There is, of course, the obligatory reference to drones and the NSA surveillance scandal:

The US government has monitored every movement of its citizens and foreigners, with many cameras and tapping devices and even drones involved, under the pretext of "national security".

And the North Koreans call out the Trayvon Martin shooting:

The US true colours as a kingdom of racial discrimination was fully revealed by last year's case that the Florida Court gave a verdict of not guilty to a white policeman who shot to death an innocent black boy.

(George Zimmerman, of course, was not a police officer.)

Although a few of the insults seem to have lost a bit in translation, such as when they say the US is a "tundra of a human being's rights to existence", the intent seems clear: a glass-house US shouldn't be throwing stones at North Korea.

So how are the US media responding to these allegations? With a resounding "Yeah, but..."

The Daily Beast's Nina Strochlic says it's "disturbing" that North Koreans didn't have to embellish the statistics very much to make their point:

North Korea does manage to hit on the country's most vehemently discussed hot-button topics, and not just those with fringe backing. And the criticism levelled at America wouldn't be entirely ridiculous if it wasn't coming from the mouth of an accuser with much worse charges on its rap sheet.

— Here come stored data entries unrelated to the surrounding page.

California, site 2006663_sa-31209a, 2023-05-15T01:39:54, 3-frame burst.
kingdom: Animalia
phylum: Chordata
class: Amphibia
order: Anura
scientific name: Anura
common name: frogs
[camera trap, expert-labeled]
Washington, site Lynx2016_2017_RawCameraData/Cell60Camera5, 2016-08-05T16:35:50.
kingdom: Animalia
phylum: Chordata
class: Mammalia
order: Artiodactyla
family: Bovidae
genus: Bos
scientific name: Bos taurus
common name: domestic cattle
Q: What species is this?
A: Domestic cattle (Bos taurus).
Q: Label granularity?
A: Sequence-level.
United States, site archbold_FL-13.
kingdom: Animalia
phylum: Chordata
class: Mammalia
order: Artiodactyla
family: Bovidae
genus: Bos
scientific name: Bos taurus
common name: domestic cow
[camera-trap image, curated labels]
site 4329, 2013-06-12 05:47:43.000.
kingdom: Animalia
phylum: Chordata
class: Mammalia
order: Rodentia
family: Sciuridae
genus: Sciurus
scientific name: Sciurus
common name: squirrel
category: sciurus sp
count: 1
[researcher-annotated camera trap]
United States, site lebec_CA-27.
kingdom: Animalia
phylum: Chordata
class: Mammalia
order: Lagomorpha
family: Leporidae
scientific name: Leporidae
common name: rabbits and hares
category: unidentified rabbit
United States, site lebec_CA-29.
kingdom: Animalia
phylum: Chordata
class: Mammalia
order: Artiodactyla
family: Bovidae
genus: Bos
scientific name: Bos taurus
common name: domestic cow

The Atlantic's Matt Ford takes a line-by-line look at the North Korean allegations and finds quite a few shortcomings, however.

"It's unclear whether North Korea's economic analysis here is intentionally misleading or just factually deficient," he writes.

KCNA did correctly observe that 46.5 million Americans live in poverty and that the number is rising. One in five children in New York City does live in a food-scarce home, but the claim that these children live in the "grip of famine" is hyperbolic.

He adds, however, that "Pyongyang's sins don't make Washington a saint".

At least Americans know about their nation's problems and are actively engaged in debating them, writes PolicyMic's Matt Essert.

"Americans can openly complain about their country and government without fearing a trip to a work camp, so the option to change and improve America is a very real one (even if it's also a difficult one)," he says.

The Washington Post's Adam Taylor says that gun crime is the only part of North Korea's statistics that is "truly debatable":

While it's true that the number of mass shootings has risen in the United States, violent crime in general has dropped over the past few years, with homicide rates down in most major cities.

In the end, he says, the report shows that "whataboutism" - attempting to deflect blame by pointing the finger elsewhere - is "better than ever in the 21st Century".

That North Korea can employ such a tactic and not immediately be laughed out of the room, however, is a bit disturbing for those of us living in the tundra.